The review, which is the most exhaustive of its kind to date, was led by Esther Myers, specialist in systematic research reviews at the International Life Sciences Institute. Myers and her team, who are presenting the findings this week at the Experimental Biology conference in Chicago, looked at how different levels of caffeine affected people in the short and long term, taking special care to look for any adverse health effects in the cardiovascular, musculoskeletal, reproductive, or behavioral areas.
After going over more than 700 studies on the safety of ingesting caffeine at various levels, the team found plenty of evidence to suggest that 400 milligrams of caffeine, or four cups of coffee, is safe for healthy adults to ingest daily. It’s not going to make you any healthier, but it’s not doing any damage either. Pregnant women, on the other hand are better off with 300 milligrams or less, or three cups of joe. This 400 mg limit isn’t new, though. It’s been propagated by the FDA and the International Food Information Council since around 2003, when a smaller Health Canada review made the suggestion. Now, it seems safe to say that recommendation was right on the money.
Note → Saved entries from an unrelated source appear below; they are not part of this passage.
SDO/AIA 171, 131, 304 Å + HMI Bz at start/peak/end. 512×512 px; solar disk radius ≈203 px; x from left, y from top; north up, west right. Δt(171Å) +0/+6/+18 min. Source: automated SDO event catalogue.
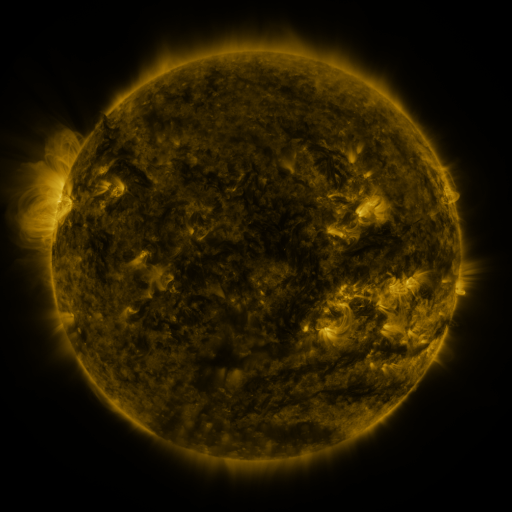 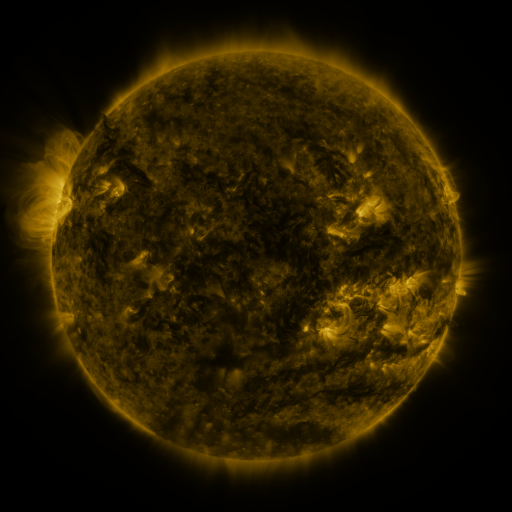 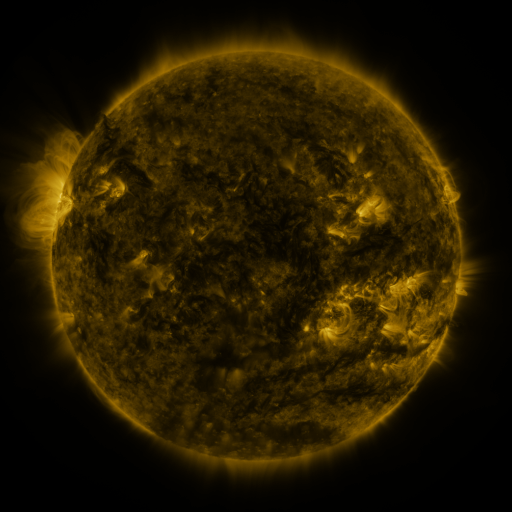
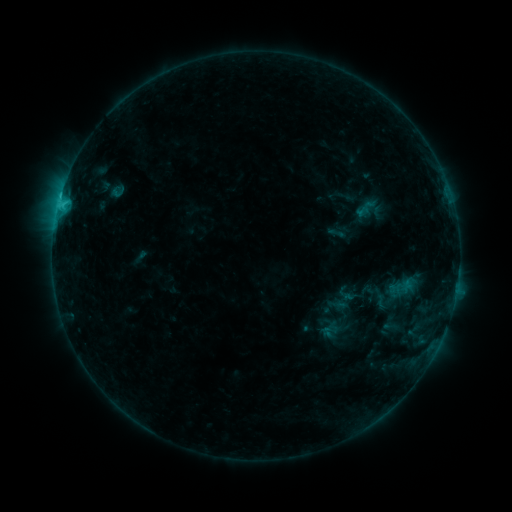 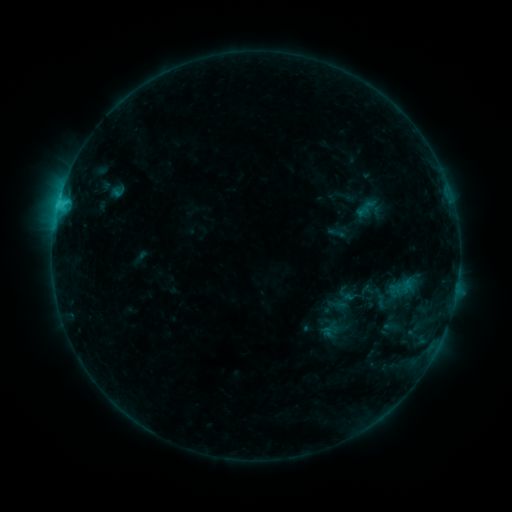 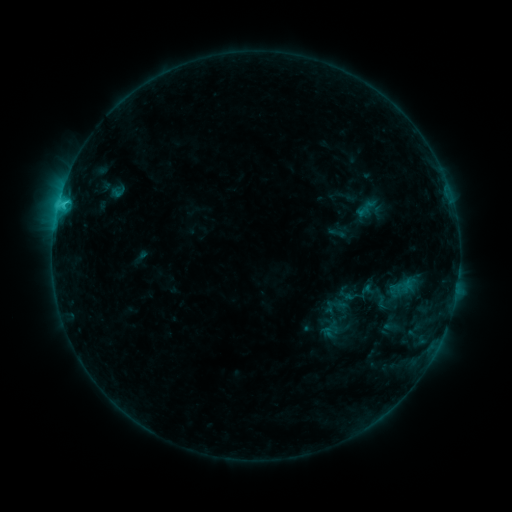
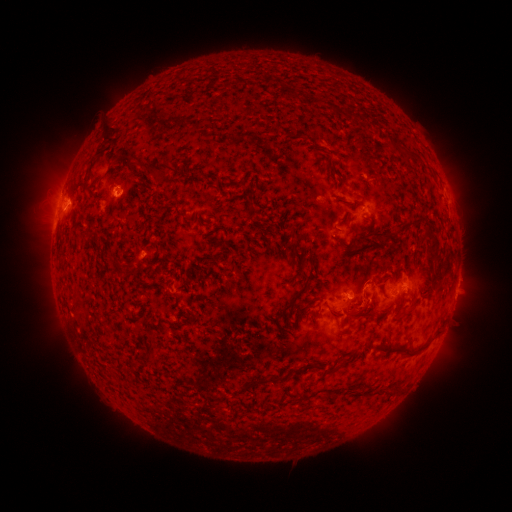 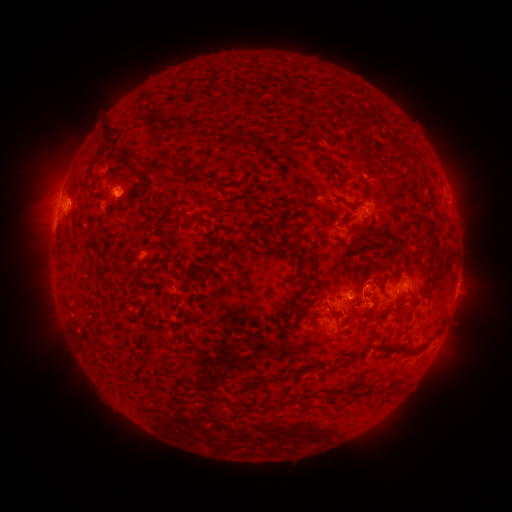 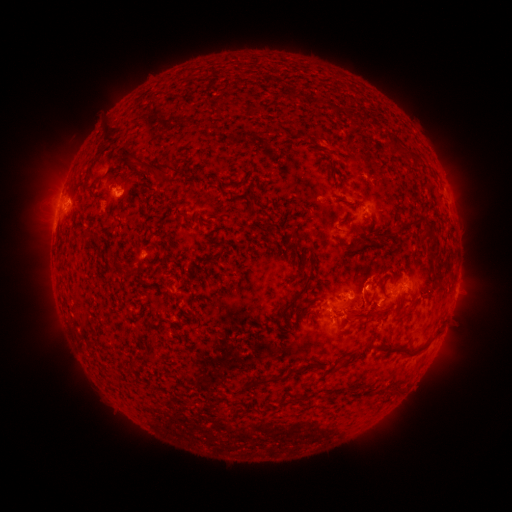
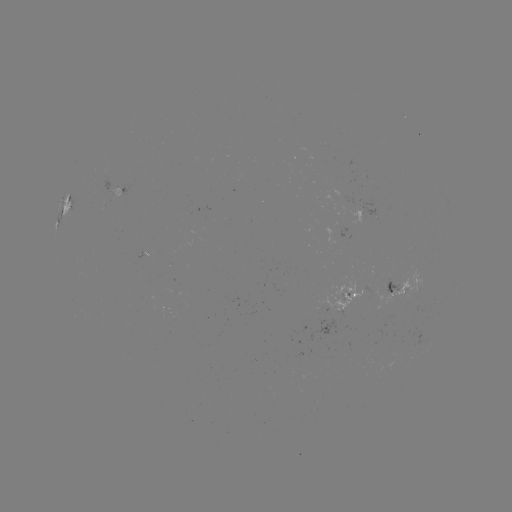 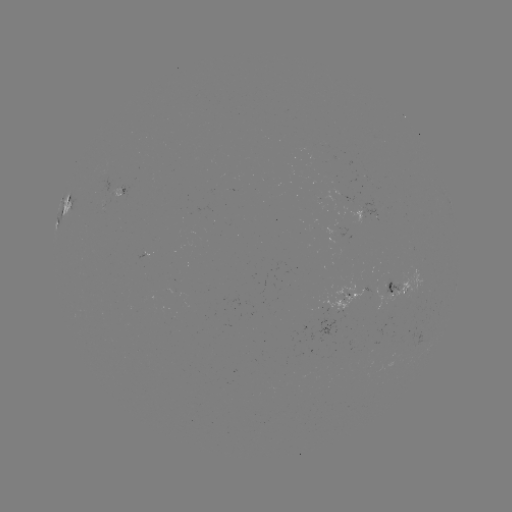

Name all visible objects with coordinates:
eruption: (373, 310)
What might happen if you drink more than that in a day? Myers’ team found evidence of links to depression and dysphoria (general dissatisfaction with life), as well as anxiety, hypertension, and even higher numbers of sperm with DNA damage in men. Having that fifth cup of coffee for the day on occasion isn’t completely unsafe if you’re healthy, says Myers, but it’s best not to make a habit of it. And if only one cup of coffee already has too much caffeine for you, maybe go with tea instead.